Taught by Dr. Tracy Yandle the class considers the form and function of existing social institutions used to govern environmental interactions and collective choice, including markets, bureaucracies and agencies, democracies, and NGOs.

Brainstorming Ideas

Answer the following based upon Elinor Ostrom's Science article "A General Framework for Analyzing Sustainability of Social-Ecological Systems:

  1. Where? A country, a city, a region, a lake, etc.
  2. What? identify the natural resource or species (Try Web of Science)
  3. Who manages? management, park rangers, government agencies, commons, fishermen, farmers, etc (Try the Institutions search)
  4. When? What time frame are you studying? Books will find the historic information (aka background and general information) whereas newspaper articles can capture the current story
  5. Whose perspective are you studying? An ecologist's? If so, use scientific journal articles found in Web of Science. Whereas for a policy analyst, try articles from Social Sciences Full text. Or to understand the industry and/or financial markets impacting CPR, try ABI Inform Collection. To obtain a perspective of the community, try newspaper articles, documentaries, social media, or the web sites for labor groups and associations. You can find these and other databases at Databases@Emory.

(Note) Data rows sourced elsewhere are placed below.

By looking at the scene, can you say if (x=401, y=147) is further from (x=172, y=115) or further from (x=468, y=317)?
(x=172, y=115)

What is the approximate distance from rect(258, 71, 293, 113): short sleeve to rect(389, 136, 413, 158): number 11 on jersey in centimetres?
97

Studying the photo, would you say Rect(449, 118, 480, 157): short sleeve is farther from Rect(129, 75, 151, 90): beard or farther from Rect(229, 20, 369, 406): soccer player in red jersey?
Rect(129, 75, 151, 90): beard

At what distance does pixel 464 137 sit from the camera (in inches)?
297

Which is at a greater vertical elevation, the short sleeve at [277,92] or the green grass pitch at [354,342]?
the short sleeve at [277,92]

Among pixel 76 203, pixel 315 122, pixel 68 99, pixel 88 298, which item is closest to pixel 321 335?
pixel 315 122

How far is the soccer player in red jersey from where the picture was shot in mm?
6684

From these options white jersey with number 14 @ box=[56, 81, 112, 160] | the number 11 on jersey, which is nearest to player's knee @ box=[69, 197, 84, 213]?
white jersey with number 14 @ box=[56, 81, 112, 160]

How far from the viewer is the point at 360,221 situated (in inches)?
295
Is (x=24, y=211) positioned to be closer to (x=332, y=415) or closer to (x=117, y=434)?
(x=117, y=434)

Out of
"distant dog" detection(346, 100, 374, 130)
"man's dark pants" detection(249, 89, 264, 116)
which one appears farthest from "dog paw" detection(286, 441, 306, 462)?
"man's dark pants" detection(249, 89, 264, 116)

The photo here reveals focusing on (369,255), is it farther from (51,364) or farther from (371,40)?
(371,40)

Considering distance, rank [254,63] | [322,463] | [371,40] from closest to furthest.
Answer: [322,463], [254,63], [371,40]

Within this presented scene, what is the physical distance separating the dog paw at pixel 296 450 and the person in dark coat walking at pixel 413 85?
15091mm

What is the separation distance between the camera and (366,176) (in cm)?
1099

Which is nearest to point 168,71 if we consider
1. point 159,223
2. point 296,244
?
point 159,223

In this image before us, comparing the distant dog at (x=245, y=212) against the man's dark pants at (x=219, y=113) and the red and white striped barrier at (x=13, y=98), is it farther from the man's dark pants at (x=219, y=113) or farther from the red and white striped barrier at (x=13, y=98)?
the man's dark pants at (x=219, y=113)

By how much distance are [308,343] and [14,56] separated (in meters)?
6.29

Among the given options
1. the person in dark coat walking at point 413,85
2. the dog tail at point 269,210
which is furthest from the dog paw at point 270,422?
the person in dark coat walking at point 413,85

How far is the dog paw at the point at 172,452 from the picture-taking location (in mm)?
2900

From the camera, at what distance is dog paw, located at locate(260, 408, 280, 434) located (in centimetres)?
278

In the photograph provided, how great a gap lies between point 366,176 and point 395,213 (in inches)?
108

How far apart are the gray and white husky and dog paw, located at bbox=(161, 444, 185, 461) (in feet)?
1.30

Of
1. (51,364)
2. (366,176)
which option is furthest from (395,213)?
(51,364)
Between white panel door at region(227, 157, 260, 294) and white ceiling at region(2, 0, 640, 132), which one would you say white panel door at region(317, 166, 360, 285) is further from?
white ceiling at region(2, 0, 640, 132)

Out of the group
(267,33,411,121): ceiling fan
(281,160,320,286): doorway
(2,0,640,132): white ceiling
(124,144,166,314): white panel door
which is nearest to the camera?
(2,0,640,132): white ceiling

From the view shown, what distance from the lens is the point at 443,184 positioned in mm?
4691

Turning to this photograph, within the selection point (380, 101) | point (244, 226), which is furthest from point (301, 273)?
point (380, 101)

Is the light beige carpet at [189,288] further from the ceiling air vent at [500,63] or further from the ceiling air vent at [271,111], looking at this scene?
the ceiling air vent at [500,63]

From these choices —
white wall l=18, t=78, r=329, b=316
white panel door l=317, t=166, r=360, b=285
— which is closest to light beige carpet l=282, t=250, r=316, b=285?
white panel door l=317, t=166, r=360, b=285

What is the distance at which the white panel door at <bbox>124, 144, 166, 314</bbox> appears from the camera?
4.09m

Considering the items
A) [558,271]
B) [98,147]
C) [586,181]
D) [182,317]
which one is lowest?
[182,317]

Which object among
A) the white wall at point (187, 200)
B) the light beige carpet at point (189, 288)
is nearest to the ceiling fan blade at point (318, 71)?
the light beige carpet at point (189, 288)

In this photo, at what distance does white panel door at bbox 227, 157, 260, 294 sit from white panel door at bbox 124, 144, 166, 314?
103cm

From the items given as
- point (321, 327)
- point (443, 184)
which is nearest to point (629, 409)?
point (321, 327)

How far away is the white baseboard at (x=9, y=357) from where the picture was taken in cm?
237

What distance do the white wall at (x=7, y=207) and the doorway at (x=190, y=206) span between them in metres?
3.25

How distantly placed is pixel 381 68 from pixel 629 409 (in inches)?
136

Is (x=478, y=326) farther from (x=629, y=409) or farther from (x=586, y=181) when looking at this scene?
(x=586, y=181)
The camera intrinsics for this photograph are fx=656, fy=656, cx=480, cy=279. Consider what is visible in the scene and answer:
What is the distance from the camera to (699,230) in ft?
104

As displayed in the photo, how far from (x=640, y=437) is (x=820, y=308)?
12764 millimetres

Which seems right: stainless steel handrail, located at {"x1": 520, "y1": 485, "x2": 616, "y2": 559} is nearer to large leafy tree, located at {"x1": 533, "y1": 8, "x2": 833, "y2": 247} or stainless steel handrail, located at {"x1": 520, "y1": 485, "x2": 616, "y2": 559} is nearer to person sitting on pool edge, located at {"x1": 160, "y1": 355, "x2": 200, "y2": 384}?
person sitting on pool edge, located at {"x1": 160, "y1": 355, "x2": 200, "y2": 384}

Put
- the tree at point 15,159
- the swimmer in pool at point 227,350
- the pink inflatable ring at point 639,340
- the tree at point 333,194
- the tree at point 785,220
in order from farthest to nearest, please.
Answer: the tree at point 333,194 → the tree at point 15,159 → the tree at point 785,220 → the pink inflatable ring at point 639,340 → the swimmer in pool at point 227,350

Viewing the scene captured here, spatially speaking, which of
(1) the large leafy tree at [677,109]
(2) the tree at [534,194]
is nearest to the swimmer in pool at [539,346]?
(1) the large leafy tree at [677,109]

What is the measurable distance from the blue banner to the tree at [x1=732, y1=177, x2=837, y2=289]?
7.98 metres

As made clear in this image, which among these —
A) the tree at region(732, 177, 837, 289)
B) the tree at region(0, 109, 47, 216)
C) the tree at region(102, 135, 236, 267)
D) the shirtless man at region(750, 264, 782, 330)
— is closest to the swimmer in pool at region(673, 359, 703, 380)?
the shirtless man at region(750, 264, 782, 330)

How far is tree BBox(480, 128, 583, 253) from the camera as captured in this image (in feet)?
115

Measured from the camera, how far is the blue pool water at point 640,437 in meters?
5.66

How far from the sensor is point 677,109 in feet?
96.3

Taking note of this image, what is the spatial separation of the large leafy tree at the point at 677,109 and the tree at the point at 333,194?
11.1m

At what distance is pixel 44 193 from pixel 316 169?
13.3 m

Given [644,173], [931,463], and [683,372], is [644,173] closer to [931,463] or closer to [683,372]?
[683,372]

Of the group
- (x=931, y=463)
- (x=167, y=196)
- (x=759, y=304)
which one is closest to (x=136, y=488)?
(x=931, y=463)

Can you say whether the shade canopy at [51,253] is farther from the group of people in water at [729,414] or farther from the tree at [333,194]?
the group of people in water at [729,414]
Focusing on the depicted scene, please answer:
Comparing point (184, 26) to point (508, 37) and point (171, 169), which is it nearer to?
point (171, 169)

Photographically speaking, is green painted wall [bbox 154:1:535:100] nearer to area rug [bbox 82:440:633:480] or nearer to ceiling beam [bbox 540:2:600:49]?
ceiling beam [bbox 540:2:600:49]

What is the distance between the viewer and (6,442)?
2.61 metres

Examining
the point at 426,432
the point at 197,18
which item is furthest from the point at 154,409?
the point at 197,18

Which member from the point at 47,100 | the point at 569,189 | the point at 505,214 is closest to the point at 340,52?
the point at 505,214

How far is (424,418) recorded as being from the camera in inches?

Using Databases to Find Articles

Databases like JSTOR, LexisNexis, and Academic Search Complete provide citations and/or full text of journal articles, books, and other materials. Emory University Libraries pay for access to the contents of more than 400 databases. See our Databases page for a complete listing. For help with searching databases, see our Finding Articles at Woodruff research guide.

Access from off-campus is available only to current Emory University students, faculty and staff, and requires an Emory Network ID and password.

Finding a Topic

Documentaries are good resources to find different perspectives and voices when exploring common pool resource issues. Documentaries can be found from many NGOs and web sites.